[EXERCISE] Reproduce only what runs from the line containing "Antigen-specific T cells" to the line containing "Alignment of protein - coding DNA sequences" in the records below, inclusive. Keep it exact, and keep the pictures out.

MATERIAL SUPPLIED Block Start

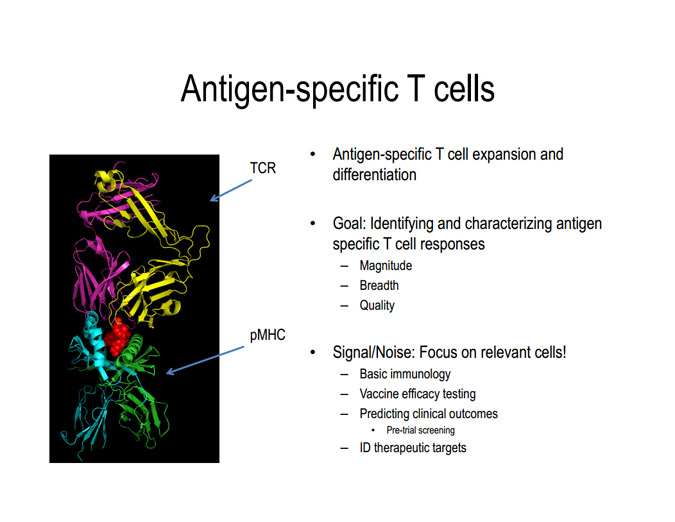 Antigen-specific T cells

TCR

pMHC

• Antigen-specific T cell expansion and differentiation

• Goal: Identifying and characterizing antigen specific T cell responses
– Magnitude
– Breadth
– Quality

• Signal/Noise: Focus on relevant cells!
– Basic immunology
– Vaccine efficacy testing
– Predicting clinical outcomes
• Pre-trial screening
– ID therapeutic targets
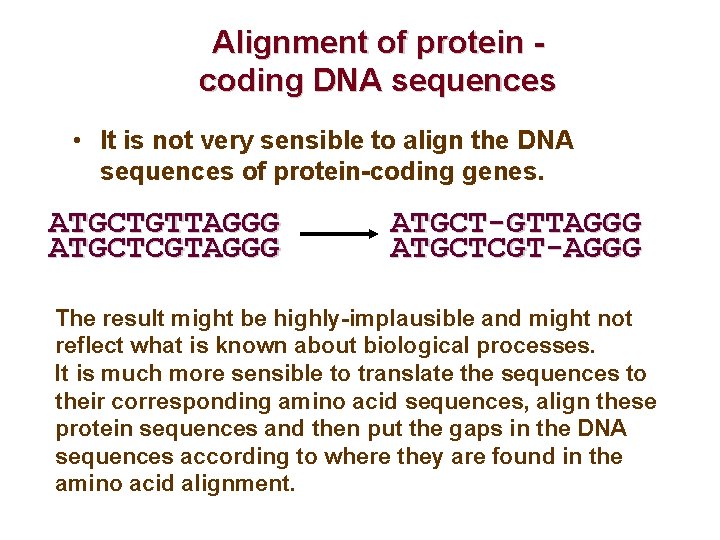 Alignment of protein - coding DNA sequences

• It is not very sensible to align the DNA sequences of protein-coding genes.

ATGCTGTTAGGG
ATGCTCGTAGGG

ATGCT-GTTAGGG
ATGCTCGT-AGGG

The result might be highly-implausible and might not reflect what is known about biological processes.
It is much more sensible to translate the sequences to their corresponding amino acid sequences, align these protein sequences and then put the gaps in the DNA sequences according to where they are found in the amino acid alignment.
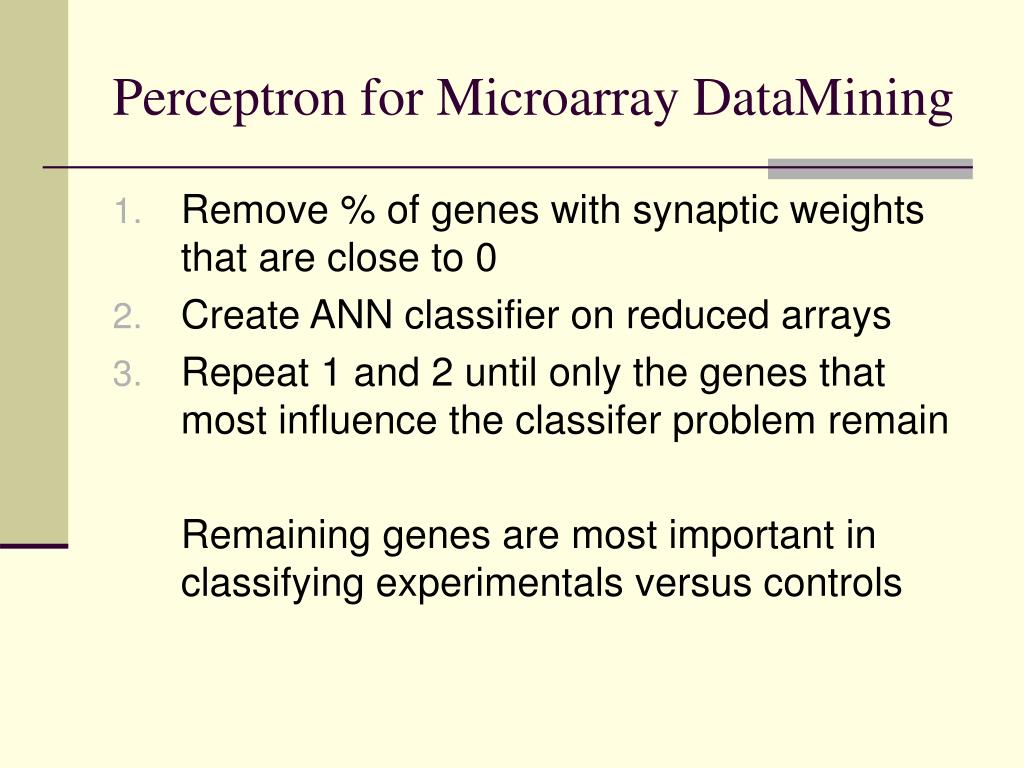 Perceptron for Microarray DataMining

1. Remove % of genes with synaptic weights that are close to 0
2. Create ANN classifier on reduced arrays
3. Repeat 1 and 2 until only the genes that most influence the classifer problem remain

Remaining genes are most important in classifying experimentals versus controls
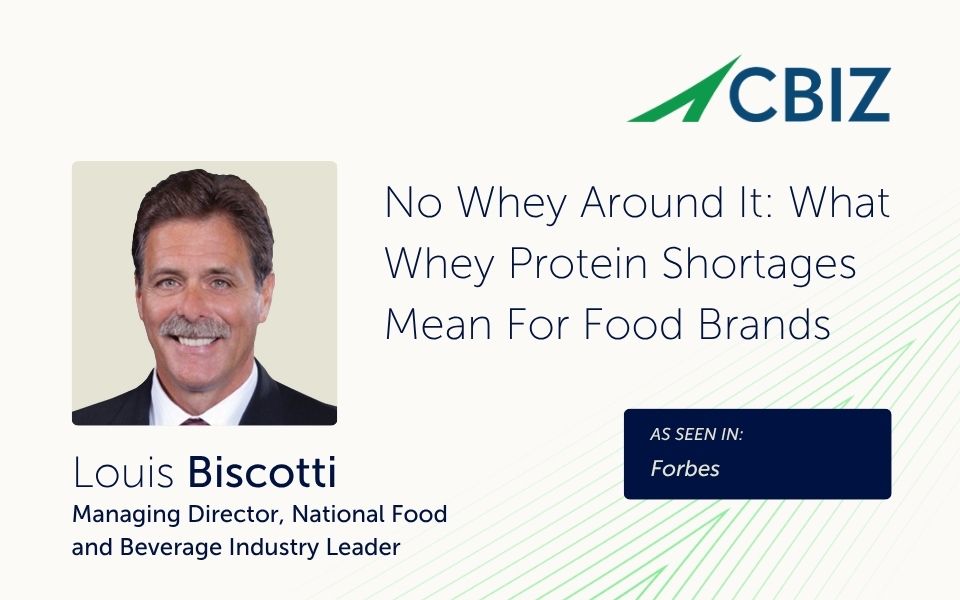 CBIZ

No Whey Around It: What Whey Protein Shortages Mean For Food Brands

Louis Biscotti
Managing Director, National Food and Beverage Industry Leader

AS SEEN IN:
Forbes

MATERIAL SUPPLIED Block End
MATERIAL SUPPLIED Block Start

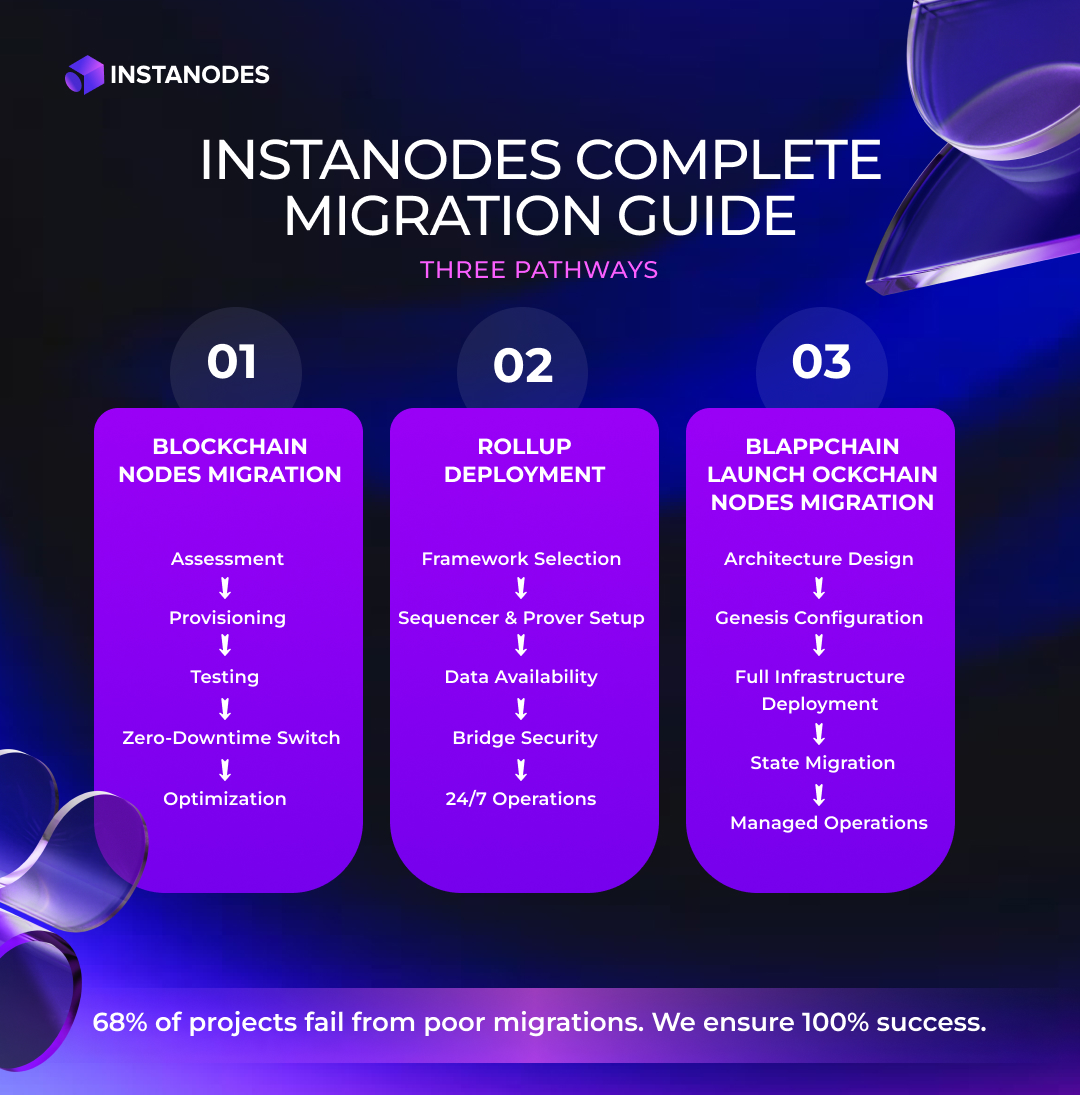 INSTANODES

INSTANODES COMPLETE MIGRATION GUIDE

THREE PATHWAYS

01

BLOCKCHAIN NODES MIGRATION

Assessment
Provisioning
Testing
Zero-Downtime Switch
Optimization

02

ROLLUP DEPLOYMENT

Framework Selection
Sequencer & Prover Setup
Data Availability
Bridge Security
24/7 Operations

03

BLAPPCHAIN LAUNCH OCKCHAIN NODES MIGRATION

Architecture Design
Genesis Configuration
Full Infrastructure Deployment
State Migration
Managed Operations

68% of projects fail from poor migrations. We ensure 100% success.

MATERIAL SUPPLIED Block End
MATERIAL SUPPLIED Block Start

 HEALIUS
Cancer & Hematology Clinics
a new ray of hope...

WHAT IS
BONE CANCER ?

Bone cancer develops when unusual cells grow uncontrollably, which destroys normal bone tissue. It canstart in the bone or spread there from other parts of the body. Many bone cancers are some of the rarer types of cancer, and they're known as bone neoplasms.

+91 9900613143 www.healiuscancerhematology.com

MATERIAL SUPPLIED Block End

[PROBLEM SOLUTION]
 Antigen-specific T cells

TCR

pMHC

• Antigen-specific T cell expansion and differentiation

• Goal: Identifying and characterizing antigen specific T cell responses
– Magnitude
– Breadth
– Quality

• Signal/Noise: Focus on relevant cells!
– Basic immunology
– Vaccine efficacy testing
– Predicting clinical outcomes
• Pre-trial screening
– ID therapeutic targets
 Alignment of protein - coding DNA sequences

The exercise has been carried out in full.